(EnergyAsia, February 7 2013, Thursday) — Malaysian state energy company Petronas has offered to buy out the remaining 37.33% stake in listed shipping subsidiary MISC Berhad for 8.7 billion ringgit held by other shareholders. (US$1 =RM3.1).
Petronas, which owns and operates liquefied natural gas (LNG) plants in Malaysia and is building two more in Australia and Canada, said it would pay RM5.30 per share in cash for the 1.666 billion available shares in the world’s second- largest LNG shipping firm. The offer represents a 19% premium over MISC’s last price of RM4.45 ringgit on the Malaysian stock exchange before the offer was announced on January 31.
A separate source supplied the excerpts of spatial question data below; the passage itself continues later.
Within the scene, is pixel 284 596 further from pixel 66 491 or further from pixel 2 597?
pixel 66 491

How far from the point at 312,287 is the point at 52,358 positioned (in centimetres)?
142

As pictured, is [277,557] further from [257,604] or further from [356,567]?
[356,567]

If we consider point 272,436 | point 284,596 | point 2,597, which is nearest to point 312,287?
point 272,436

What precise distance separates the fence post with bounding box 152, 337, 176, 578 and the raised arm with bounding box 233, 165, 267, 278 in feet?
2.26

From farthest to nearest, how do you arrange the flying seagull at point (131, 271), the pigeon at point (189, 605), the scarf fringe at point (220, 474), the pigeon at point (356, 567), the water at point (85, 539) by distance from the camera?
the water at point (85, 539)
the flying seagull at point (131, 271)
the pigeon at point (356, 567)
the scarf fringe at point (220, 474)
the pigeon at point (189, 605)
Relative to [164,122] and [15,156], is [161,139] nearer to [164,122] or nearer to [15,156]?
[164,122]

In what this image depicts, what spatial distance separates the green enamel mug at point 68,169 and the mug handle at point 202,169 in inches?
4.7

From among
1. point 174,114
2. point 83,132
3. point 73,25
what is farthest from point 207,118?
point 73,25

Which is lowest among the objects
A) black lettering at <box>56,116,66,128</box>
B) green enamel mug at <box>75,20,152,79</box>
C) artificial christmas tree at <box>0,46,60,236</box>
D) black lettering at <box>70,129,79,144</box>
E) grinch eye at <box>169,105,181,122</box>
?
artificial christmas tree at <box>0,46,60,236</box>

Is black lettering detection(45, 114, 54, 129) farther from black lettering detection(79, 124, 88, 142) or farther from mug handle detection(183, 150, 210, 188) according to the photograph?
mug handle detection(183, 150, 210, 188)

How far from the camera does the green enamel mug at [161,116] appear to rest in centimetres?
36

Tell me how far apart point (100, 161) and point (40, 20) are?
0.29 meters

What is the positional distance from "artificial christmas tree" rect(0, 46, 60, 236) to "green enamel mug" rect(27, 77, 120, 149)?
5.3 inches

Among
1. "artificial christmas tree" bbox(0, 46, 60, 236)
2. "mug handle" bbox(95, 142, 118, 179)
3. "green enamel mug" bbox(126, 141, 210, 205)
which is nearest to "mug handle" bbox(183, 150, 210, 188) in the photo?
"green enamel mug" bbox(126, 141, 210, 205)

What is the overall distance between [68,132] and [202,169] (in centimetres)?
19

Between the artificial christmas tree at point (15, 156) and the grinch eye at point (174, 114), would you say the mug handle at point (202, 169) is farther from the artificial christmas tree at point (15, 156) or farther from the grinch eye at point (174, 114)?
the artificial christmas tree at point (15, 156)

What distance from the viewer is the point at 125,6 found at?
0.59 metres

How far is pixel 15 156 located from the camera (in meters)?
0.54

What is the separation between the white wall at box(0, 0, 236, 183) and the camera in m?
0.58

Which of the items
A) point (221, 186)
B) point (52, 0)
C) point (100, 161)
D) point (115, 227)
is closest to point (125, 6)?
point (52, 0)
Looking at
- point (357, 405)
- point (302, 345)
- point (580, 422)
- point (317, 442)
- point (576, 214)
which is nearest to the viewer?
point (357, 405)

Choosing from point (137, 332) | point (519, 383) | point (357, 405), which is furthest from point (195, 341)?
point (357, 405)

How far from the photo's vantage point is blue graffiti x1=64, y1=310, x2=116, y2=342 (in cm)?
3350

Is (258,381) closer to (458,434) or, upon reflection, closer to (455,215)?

MISC’s share price has been on a slide the past two years on mounting losses incurred by its liner and container segments which it has since sold off to focus on the more lucrative and fast-growing LNG shipping sector. Its shares will be listed upon completion of the acquisition.
“The offer represents a significant step by Petronas to take MISC private and obtain full control of the company that will provide Petronas with greater flexibility in deciding MISC’s strategic direction,” said Petronas, which has promised it will not dismiss or make redundant the shipper’s employees as a result of the takeover.
Petronas added it has no intention of making a separate take-over offer for Malaysia Marine and Heavy Engineering Holdings Berhad, the listed 66-owned subsidiary of MISC.
Qatar Gas Transport Co owns and operates the world’s largest LNG fleet.